A named list, with a data.frame per group.

Author(s)

Ines de Santiago

See Also

summaryASB, getASB

Examples

data('BaalObject')
report <- BaalChIP.report(BaalObject)

#the reported list is grouped by group_name:
names(report)

#check out the report for one of the groups:
head(report[['MCF7']])

Method BaalChIP.run

Description

BaalChIP.run is a wrapper convenience function, to compute allele counts and perform quality controls in one step. This function will use the package's defaults.

Usage

BaalChIP.run(.Object, cores = 4, verbose = TRUE)

## S4 method for signature 'BaalChIP'
BaalChIP.run(.Object, cores = 4, verbose = TRUE)

Arguments

.Object

An object of the BaalChIP class.

cores

number of cores for parallel computing (default is 4).

verbose

logical. If TRUE reports extra information on the process

Details

This function is a wrapper of the following functions: alleleCounts, QCfilter, mergePerGroup, filter1allele, getASB

Value

An object of the BaalChIP class.

Author(s)

Ines de Santiago

See Also

summaryQC, plotQC

Examples

samplesheet <- system.file("test", "exampleChIP.tsv", package = "BaalChIP")  
hets <- c("MCF7"= system.file("test", "MCF7_hetSNP.txt", package = "BaalChIP"), 
         "GM12891"= system.file("test", "GM12891_hetSNP.txt", package = "BaalChIP"))
res <- BaalChIP(samplesheet=samplesheet, hets=hets)
res <- BaalChIP.run(res, cores=2)

#summary of the QC step
summaryQC(res)
#summary of the ASB step
summaryASB(res)

BaalObject example dataset

Description

BaalObject example dataset

Format

A BaalChIP-class object

Author(s)

Ines de Santiago [email protected]


Blacklisted genomic regions

Description

A GRanges object containing blacklisted regions identified by the ENCODE and modENCODE consortia. These correspond to artifact regions that tend to show artificially high signal (excessive unstructured anomalous reads mapping). Selected from mappability track of the UCSC genome browser (hg19, wgEncodeDacMapabilityConsensusExcludable and wgEncodeDukeMapabilityRegionsExcludable tables).

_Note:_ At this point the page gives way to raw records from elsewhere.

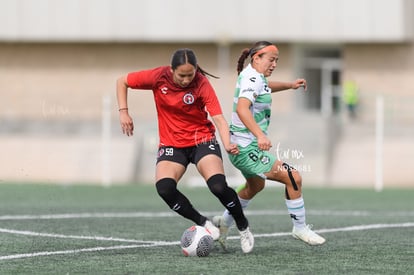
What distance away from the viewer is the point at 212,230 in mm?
10469

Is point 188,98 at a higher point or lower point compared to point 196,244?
higher

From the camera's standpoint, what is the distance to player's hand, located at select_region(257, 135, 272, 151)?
9953mm

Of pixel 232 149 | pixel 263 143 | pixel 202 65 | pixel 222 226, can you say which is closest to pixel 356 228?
pixel 222 226

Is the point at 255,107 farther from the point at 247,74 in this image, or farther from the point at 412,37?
the point at 412,37

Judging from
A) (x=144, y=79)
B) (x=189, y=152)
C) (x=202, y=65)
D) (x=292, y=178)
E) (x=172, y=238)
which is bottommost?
(x=202, y=65)

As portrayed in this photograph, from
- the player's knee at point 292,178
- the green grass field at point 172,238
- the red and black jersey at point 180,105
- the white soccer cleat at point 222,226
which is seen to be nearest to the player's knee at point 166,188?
the red and black jersey at point 180,105

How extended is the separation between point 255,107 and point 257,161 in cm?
53

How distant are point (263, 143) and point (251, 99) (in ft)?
1.88

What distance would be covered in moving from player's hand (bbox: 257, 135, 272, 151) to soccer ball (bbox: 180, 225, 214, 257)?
932 mm

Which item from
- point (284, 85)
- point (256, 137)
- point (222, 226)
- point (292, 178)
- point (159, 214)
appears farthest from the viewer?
point (159, 214)

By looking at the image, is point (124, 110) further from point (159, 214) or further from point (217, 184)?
point (159, 214)

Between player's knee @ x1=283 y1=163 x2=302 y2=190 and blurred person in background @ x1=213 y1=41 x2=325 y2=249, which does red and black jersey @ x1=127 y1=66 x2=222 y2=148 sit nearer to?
blurred person in background @ x1=213 y1=41 x2=325 y2=249

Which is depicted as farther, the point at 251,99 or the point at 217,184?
the point at 251,99

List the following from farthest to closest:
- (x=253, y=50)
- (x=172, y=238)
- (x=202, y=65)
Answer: (x=202, y=65) → (x=172, y=238) → (x=253, y=50)
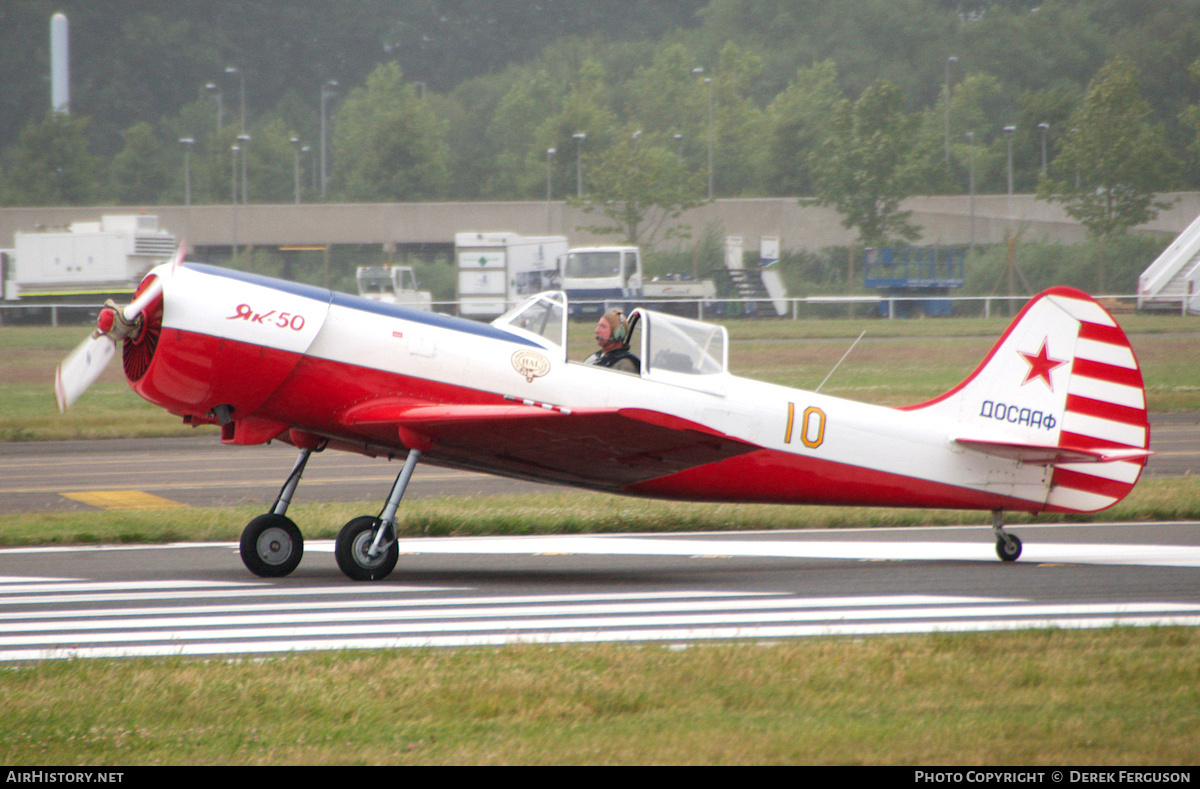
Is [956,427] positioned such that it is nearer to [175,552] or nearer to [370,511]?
[370,511]

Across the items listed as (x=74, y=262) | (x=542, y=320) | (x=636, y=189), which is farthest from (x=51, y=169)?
(x=542, y=320)

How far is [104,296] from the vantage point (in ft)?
140

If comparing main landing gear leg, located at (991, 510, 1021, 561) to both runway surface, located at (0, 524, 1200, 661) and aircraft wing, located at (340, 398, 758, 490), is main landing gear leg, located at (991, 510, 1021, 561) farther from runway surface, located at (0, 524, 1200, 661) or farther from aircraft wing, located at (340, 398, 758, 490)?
aircraft wing, located at (340, 398, 758, 490)

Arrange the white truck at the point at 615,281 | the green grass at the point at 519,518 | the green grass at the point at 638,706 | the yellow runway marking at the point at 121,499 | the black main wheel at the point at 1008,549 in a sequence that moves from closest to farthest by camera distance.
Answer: the green grass at the point at 638,706 < the black main wheel at the point at 1008,549 < the green grass at the point at 519,518 < the yellow runway marking at the point at 121,499 < the white truck at the point at 615,281

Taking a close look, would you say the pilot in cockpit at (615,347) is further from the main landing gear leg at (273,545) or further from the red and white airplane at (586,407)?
the main landing gear leg at (273,545)

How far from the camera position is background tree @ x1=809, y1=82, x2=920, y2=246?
48875 mm

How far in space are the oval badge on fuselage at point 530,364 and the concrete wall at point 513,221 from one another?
4529 centimetres

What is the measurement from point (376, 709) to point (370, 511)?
7.00 m

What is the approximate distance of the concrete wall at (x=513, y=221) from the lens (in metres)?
55.4

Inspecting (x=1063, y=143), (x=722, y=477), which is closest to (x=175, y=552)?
(x=722, y=477)

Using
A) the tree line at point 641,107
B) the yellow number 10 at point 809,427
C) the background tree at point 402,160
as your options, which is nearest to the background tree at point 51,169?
the tree line at point 641,107

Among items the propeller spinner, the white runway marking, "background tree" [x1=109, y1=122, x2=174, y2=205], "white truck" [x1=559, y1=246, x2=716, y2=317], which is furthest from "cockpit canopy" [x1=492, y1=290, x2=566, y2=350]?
"background tree" [x1=109, y1=122, x2=174, y2=205]

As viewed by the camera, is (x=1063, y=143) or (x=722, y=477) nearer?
(x=722, y=477)

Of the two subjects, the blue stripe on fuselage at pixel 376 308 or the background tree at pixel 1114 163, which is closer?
the blue stripe on fuselage at pixel 376 308
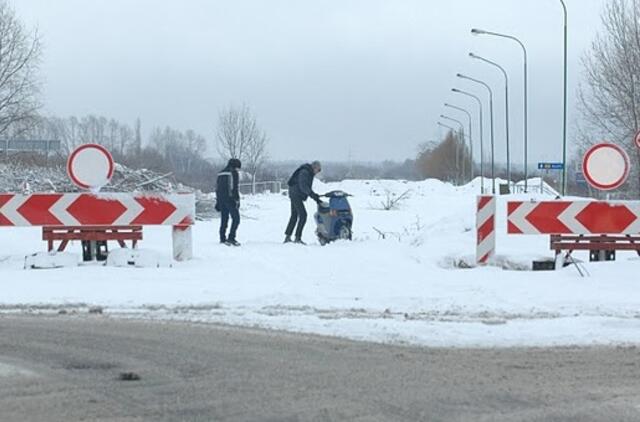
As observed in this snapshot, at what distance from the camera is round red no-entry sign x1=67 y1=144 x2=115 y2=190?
14.2 meters

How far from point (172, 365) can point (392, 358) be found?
1.83 m

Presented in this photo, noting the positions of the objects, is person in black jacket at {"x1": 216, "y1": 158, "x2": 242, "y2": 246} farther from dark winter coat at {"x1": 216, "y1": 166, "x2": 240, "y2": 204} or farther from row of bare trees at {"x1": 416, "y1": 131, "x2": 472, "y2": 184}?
row of bare trees at {"x1": 416, "y1": 131, "x2": 472, "y2": 184}

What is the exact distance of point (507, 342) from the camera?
8.73m

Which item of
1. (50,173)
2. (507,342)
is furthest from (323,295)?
(50,173)

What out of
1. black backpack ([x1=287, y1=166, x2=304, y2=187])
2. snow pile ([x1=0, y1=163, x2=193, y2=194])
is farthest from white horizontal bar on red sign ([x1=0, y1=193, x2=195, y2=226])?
snow pile ([x1=0, y1=163, x2=193, y2=194])

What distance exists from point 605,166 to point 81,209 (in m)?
7.88

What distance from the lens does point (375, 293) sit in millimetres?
11859

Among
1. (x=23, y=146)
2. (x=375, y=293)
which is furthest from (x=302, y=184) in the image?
(x=23, y=146)

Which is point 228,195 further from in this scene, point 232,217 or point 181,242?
point 181,242

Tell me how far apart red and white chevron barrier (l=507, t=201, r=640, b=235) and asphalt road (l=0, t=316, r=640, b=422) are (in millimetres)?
5494

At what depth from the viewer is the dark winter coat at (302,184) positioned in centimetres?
1934

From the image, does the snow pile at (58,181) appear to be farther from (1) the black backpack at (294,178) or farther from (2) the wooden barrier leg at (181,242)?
(2) the wooden barrier leg at (181,242)

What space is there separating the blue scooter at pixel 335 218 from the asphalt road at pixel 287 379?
10.7 meters

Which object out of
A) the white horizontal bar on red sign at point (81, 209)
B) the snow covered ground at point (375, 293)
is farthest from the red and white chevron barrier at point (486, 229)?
the white horizontal bar on red sign at point (81, 209)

Code used to retrieve these regions:

  • curl http://hgdownload.cse.ucsc.edu/goldenPath/hg19/encodeDCC/wgEncodeMapability/wgEncodeDacMapabilityConsensusExcludable.bed > hg19_DACExcludable.txt

  • cat hg19_DUKEExcludable.txt hg19_DACExcludable.txt | grep -v "^#" | cut -f 2,3,4,5,6,7 | sort -k1,1 -k2,2n | mergeBed -nms -i stdin > hg19_DUKE_DAC.bed

Used as 'RegionsToFilter' within the QCfilter function so that variants overlapping these regions will be removed.

Format

A GRanges object of 1378 ranges.

Details

Note that these blacklists are applicable to functional genomic data (e.g. ChIP-seq, MNase-seq, DNase-seq, FAIRE-seq) of short reads (20-100bp reads). These are not applicable to RNA-seq or other transcriptome data types.

Author(s)

Ines de Santiago [email protected]


ENCODEexample example dataset

Description

ENCODEexample example dataset

Format

A BaalChIP-class object

Author(s)

Ines de Santiago [email protected]

Source

Downloaded from supplementary data of BaalChIP paper


FAIREexample example dataset

Description

FAIREexample example dataset

Format

A BaalChIP-class object

Author(s)

Ines de Santiago [email protected]

Source

Downloaded from supplementary data of BaalChIP paper


Method filter1allele

Description

Filters the data frame available within a BaalChIP object (slot mergedCounts). This filter ignores variants for which only one allele is observed after pooling ChIP-seq reads from all datasets.

Usage

filter1allele(.Object)

## S4 method for signature 'BaalChIP'
filter1allele(.Object)

Arguments

.Object

An object of the BaalChIP class.

Value

An updated BaalChIP object with the slot mergedCounts containing a data.frame of merged samples per group with variants that pass the filter.

Author(s)

Ines de Santiago

See Also

BaalChIP.get, plotQC, summaryQC

Examples

samplesheet <- system.file("test", "exampleChIP.tsv", package = "BaalChIP")  
hets <- c("MCF7"= system.file("test", "MCF7_hetSNP.txt", package = "BaalChIP"), 
         "GM12891"= system.file("test", "GM12891_hetSNP.txt", package = "BaalChIP"))
res <- BaalChIP(samplesheet=samplesheet, hets=hets)
res <- alleleCounts(res, min_base_quality=10, min_mapq=15)
data('blacklist_hg19')
data('pickrell2011cov1_hg19')
data('UniqueMappability50bp_hg19')
res <- QCfilter(res,
               RegionsToFilter=list('blacklist'=blacklist_hg19,
               'highcoverage'=pickrell2011cov1_hg19),
               RegionsToKeep=list('UniqueMappability'=UniqueMappability50bp_hg19))

res <- mergePerGroup(res)
res <- filter1allele(res)

#retrieve mergedCounts:
counts <- BaalChIP.get(res, 'mergedCounts')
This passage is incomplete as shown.